Lynx
Quand on évoque les navigateurs web, l’image qui vient spontanément à l’esprit est celle d’une interface graphique colorée, animée, interactive. Pourtant, il existe depuis 1992 un programme qui défie cette représentation : Lynx, un navigateur entièrement textuel né à l’Université du Kansas. Son histoire révèle comment l’accessibilité et la sobriété peuvent traverser trois décennies sans prendre une ride.
Au départ, Lynx n’avait rien d’un navigateur web. Les développeurs du Kansas cherchaient à construire une interface pour consulter leur système d’information local. L’hypertexte vint s’y greffer progressivement, puis le protocole Gopher fit son apparition. Ce n’est qu’après ces ajouts successifs que Lynx apprit à parler le langage du Web. Cette genèse par strates explique d’ailleurs la structure du code : une mosaïque de morceaux assemblés au fil du temps, sans plan d’ensemble initial. Certains y verraient un défaut ; d’autres, la marque d’une adaptation organique aux besoins réels.

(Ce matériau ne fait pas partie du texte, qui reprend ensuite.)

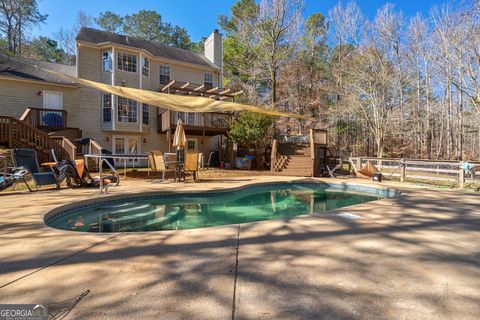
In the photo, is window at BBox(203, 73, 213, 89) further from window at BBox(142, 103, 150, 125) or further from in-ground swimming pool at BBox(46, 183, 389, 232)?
in-ground swimming pool at BBox(46, 183, 389, 232)

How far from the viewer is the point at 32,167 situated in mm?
6727

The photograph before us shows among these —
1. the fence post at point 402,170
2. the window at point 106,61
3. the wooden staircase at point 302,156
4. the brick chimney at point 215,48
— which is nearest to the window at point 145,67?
the window at point 106,61

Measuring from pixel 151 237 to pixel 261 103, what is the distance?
64.2 feet

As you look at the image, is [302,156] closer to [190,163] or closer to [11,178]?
[190,163]

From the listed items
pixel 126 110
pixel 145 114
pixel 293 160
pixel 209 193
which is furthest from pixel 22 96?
pixel 293 160

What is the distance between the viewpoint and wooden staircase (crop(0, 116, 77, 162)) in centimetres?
955

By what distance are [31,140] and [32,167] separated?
4.31 meters

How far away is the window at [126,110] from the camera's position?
577 inches

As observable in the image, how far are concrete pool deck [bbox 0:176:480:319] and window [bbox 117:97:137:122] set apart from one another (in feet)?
39.5

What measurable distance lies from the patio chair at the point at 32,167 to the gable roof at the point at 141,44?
32.8 ft

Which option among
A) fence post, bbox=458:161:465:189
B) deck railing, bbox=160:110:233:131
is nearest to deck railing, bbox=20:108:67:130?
deck railing, bbox=160:110:233:131

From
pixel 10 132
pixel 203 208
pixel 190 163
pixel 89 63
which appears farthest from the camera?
pixel 89 63

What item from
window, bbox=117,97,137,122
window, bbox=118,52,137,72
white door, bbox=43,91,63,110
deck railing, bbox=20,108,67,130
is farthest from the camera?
window, bbox=118,52,137,72

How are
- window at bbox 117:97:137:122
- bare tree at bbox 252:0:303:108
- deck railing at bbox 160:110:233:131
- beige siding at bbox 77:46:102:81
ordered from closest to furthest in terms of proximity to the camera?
beige siding at bbox 77:46:102:81, deck railing at bbox 160:110:233:131, window at bbox 117:97:137:122, bare tree at bbox 252:0:303:108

Le nom du programme renvoie au lynx, ce félin réputé pour sa vision perçante. L’analogie n’est pas anodine : là où les autres navigateurs multipliaient les ornements visuels, Lynx allait droit au but. Les premiers utilisateurs découvraient un Internet brut, dépouillé, mais fonctionnel. Cette nudité assumée se révéla un atout majeur pour les personnes aveugles ou malvoyantes, qui pouvaient enfin accéder au web via des lecteurs d’écran.

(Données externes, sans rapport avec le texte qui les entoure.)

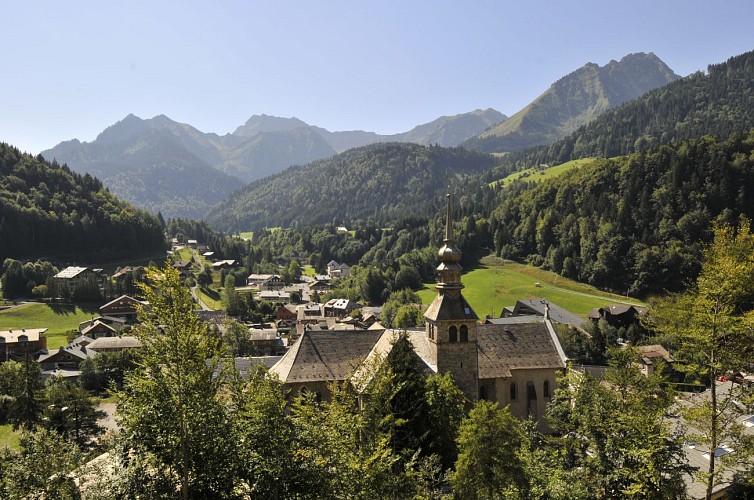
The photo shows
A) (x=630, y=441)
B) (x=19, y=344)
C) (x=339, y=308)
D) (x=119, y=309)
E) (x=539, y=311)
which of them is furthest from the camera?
(x=339, y=308)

La navigation dans Lynx repose sur le clavier. Les flèches déplacent le curseur entre les liens, la touche Entrée active celui qui est sélectionné, quelques raccourcis donnent accès aux fonctions avancées. Rien de plus. Cette économie de moyens cache néanmoins une vraie sophistication technique. Le programme sait gérer les formulaires HTML, comprend les cookies, et offre une configuration poussée via le fichier .lynxrc. On peut personnaliser les couleurs (si, si, même en mode texte), définir ses préférences, ou brancher son éditeur de texte préféré pour modifier une page directement.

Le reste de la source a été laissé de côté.